QNotes: Local abortion provider concerned over Trump Supreme Court pick
Trump ran on anti-abortion rhetoric and claimed he would overturn Roe v. Wade. If his supreme court nominee, Brett Kavanaugh, is confirmed Trump will have the means to make good on his campaign promise. This is alarming to a Charlotte abortion provider who’s had to deal with almost 20,000 protestors in the past year. She knows abortion is a necessity. Attacks and limitations could mean death for many people. Attacks like this aren’t new, but confirming Kavanaugh would mean a huge negative shift in reproductive rights.
CHARLOTTE, N.C. — Every day is a new adventure for Calla Hales at East Charlotte’s A Preferred Women’s Health Center in Charlotte. Driving up to her clinic, which offers abortion care, can mean driving past literally hundreds of protesters lining the streets, blocking her clinic’s driveway or, even, stepping out into the street to stop passing cars.
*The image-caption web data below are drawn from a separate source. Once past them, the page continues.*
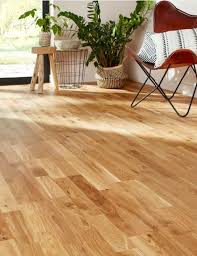 A Installer Dans Les Pieces A Vivre Ou Les Chambres Ce Parquet Flottant En Chene Ressemble A S Y Mepre Parquet Contrecolle Chene Parquet Contrecolle Castorama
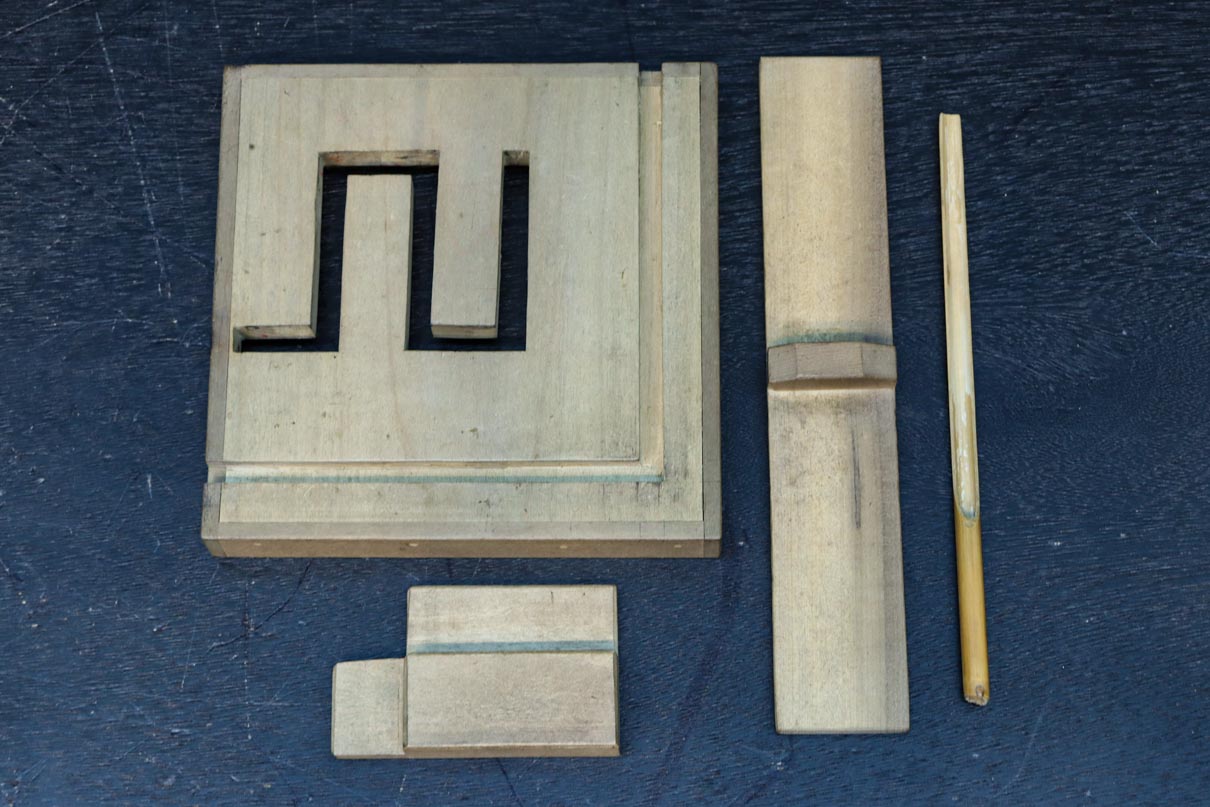 華やかな見映えのする香炉　DC8584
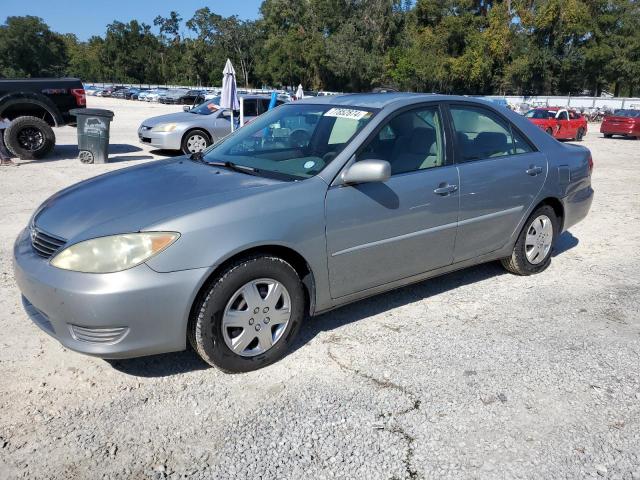 toyota camry le 2005 4t1be32k15u566738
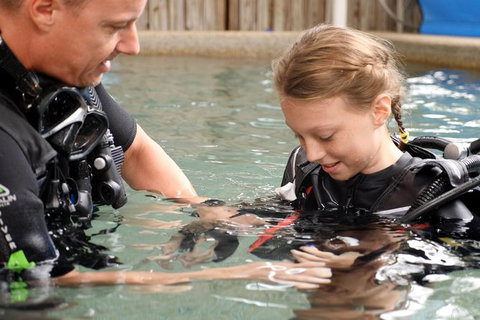 Scuba Kids- Padi Bubblemaker Course - Attractions Sydney 1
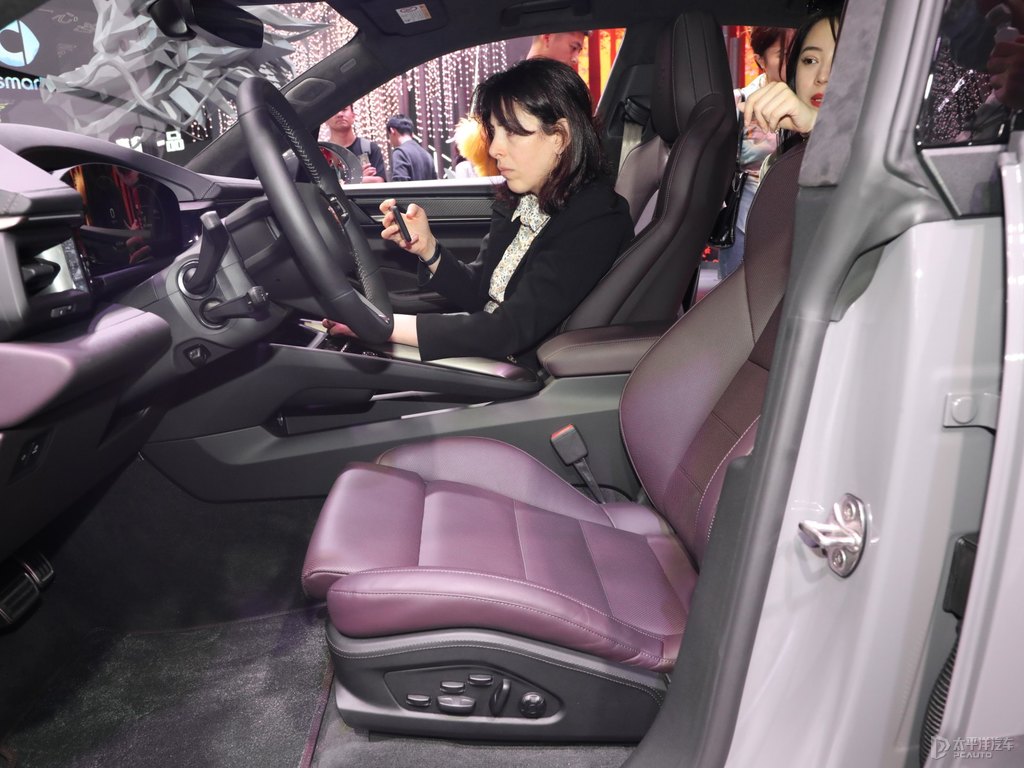 _˹Macan EV{˿ggDƬ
“It’s pretty radical. It’s been going on three years that this has happened,” says Hales, 28, the director of administrative services at this Charlotte center and three more — one in Raleigh and two in Georgia.
By her count, more than 18,500 protesters showed up at her clinic last year alone. Each weekend, the numbers average more than 200 individual protesters in a day.
“I go out there and count them every day,” Hales says. “These sustained high numbers are arguably the highest in the U.S.”
Hales is no stranger to attacks on abortion and reproductive health rights. The past handful of years have certainly exposed her to the increasing tension and tenacity of those who want to restrict abortion access. She’s been threatened, stalked, beaten and raped, all because of her job providing what she says is a critical health care service. Her story and that of her clinics, first established in Raleigh by her parents in 1998, have been profiled locally and nationally.